_MATERIAL FOR THIS TASK_
══════
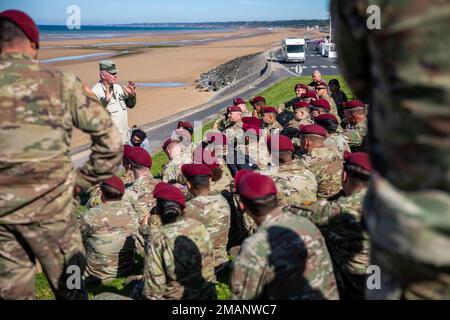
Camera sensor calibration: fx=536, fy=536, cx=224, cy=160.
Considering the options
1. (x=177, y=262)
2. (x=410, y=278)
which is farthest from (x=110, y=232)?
(x=410, y=278)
══════
Write out every line of the items above again, not only the answers, but shift each x and y coordinate in the answers by adding 102 to it. Leave the pictures out.

Camera sensor calibration: fx=536, fy=536, cx=224, cy=160.
Considering the options
1. (x=177, y=262)
2. (x=410, y=278)
which is farthest from (x=110, y=232)?
(x=512, y=380)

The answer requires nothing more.